À partir de ce moment, de nombreuses pièces pour piano vont se succéder, au cours des mois et des années qui suivent, de plus en plus élaborées, et qui, ainsi que les progrès constants et fulgurants au clavier laissent présager une brillante carrière de pianiste et de compositeur.
Une année scolaire à Paris
Marie-Madeleine a 10 ans, un voyage a Paris lui permet d’être présentée à Marie Dhéré qui a été le professeur de piano de Jacques Ibert avec lequel elle reste très liée et prépare des élèves pour les classes de piano du Conservatoire National Supérieur rue de Madrid. Marie Dhéré est tout de suite très intéressée par cette enfant qui lui parait exceptionnellement douée, et encourage fortement les parents à s’installer à Paris. C’est chose faite en octobre 31 toute la famille habite la capitale. Marie Dhéré confie Marie- Madeleine a Mme Marcel Samuel Rousseau dont le cours de solfège supérieur et la classe du Conservatoire sont réputés et conduisent souvent a la classe d’harmonie de son mari (certaines personnes de cette assemblée sont, elles-mêmes, passées par ce cours et Marie- Madeleine se souvient d’y avoir côtoyé Rolande Falcinelli, Robert Veyron Lacroix et Jean-Pierre Dathy.
Se trouver dans ce milieu est, pour Marie- Madeleine, un magnifique stimulant.

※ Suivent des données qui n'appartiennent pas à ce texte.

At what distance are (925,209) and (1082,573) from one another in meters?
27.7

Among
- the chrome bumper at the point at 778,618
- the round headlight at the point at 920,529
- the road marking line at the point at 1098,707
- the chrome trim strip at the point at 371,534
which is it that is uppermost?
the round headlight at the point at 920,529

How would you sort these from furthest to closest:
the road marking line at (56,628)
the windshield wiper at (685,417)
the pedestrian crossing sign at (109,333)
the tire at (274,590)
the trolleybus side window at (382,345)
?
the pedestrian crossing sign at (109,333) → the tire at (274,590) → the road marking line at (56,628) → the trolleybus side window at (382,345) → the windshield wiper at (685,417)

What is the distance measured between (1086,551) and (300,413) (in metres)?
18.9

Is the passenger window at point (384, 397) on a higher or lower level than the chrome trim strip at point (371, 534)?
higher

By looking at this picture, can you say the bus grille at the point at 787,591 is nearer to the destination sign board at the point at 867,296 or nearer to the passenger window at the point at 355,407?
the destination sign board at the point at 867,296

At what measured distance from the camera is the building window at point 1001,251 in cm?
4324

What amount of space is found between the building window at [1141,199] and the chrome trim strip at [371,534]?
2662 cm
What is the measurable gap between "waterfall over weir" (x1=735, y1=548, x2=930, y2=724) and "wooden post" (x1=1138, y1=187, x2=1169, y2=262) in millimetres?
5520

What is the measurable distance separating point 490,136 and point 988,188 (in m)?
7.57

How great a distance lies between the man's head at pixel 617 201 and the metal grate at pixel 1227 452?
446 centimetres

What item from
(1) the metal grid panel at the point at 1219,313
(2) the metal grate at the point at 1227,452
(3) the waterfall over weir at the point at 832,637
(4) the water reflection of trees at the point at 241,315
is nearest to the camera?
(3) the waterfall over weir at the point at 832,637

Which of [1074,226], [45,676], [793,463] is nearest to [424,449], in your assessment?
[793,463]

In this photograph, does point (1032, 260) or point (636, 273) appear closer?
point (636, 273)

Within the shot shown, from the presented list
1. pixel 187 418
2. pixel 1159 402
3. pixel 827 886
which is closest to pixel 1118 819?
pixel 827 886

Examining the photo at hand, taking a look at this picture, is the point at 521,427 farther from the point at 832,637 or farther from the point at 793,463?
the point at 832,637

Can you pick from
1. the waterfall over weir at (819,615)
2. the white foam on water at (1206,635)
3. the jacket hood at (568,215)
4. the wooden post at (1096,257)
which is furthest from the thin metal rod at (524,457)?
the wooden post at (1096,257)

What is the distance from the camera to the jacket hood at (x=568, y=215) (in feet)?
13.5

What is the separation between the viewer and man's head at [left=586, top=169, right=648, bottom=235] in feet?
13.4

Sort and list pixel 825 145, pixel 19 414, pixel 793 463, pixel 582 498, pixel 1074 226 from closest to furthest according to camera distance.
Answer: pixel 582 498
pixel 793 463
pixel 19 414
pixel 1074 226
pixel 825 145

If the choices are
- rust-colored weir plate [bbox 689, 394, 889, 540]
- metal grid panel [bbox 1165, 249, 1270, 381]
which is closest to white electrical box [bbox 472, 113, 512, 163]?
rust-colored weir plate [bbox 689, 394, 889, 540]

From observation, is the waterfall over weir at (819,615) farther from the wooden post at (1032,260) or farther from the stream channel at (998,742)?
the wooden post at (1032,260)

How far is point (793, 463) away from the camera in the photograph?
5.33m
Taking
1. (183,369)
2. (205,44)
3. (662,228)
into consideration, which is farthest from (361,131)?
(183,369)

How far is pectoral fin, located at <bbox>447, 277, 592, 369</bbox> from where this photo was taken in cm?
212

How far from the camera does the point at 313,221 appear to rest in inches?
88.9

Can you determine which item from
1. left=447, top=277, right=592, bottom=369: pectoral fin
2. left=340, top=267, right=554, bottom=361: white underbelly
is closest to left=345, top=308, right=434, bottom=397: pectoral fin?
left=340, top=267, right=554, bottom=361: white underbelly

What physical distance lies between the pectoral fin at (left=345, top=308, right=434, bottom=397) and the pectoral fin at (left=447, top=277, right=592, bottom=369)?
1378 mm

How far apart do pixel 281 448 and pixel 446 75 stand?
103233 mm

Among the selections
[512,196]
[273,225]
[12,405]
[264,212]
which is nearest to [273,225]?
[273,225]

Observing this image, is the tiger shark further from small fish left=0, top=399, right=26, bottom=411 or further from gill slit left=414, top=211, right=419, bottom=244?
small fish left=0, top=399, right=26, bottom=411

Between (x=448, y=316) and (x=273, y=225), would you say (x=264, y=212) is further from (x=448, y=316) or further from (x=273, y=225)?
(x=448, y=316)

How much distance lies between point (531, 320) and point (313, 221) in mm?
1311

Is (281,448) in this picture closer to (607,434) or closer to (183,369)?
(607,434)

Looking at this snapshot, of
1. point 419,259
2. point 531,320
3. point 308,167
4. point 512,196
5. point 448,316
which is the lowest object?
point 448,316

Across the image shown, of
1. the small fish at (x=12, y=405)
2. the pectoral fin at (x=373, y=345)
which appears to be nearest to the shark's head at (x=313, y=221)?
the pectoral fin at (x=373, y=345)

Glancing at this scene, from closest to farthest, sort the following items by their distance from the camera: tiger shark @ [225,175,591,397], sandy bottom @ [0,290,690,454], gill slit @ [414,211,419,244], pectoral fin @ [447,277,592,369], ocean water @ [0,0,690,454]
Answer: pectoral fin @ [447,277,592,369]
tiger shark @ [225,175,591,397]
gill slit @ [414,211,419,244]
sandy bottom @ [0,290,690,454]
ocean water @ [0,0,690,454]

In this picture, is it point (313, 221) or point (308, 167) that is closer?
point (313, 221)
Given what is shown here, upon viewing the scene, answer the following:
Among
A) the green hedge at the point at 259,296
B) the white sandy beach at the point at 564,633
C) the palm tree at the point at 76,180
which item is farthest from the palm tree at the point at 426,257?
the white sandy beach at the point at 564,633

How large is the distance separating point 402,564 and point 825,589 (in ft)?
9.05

Avec Marie Dhéré elle découvre J. S. Bach, Debussy, Ravel... tout un répertoire inconnu de Madame Rigoir, sa grand-mère. Lorsque Jacques Ibert l’auditionne et prend connaissance de ses compositions, il lui dit : « Tu seras comme moi Prix de Rome... tu peux l’être très tôt après avoir fait de l’harmonie et la classe de composition... » Elle joue, bien sûr, ses « 13 Histoires » pour piano, pièces ravissantes et imagées, « Le petit âne blanc », « La cage de cristal », « La meneuse de tortues d’or », etc. Il est enchanté et très encourageant. Elle travaille avec acharnement quoi qu’avec facilité et là encore, elle brûle les étapes. Marie Dhéré l’ayant emmenée à la messe annuelle organisée à la Trinité par Nadia Boulanger à la mémoire de sa jeune sœur, Lili, Grand Prix de Rome, décédée en 1918, elle écrit une « Pièce d’orgue », (appelée ainsi par sa mère mais qui est une pièce de piano !) puis Sérénité qui est datée du 8 mai 1932, le jour de ses 11 ans.
Le retour à Cavaillon
Cependant, la terrible crise économique qui sévit en Europe (après le krach financier de Wall Street qui a secoué d’abord l’Amérique) fait perdre à M. Chevalier sa situation et la famille repart pour Cavaillon... Marie- Madeleine compose « Le Retour au Mas » juin 1932, assez Ravelien. Mme Samuel Rousseau écrit à Mme Chevalier « “Le Retour au Mas” que j’ai lu avec intérêt est rempli d’idées charmantes... engagez Marie-Madeleine à continuer “ces essais” qui seront plus tard de délicieux souvenirs de jeunesse .»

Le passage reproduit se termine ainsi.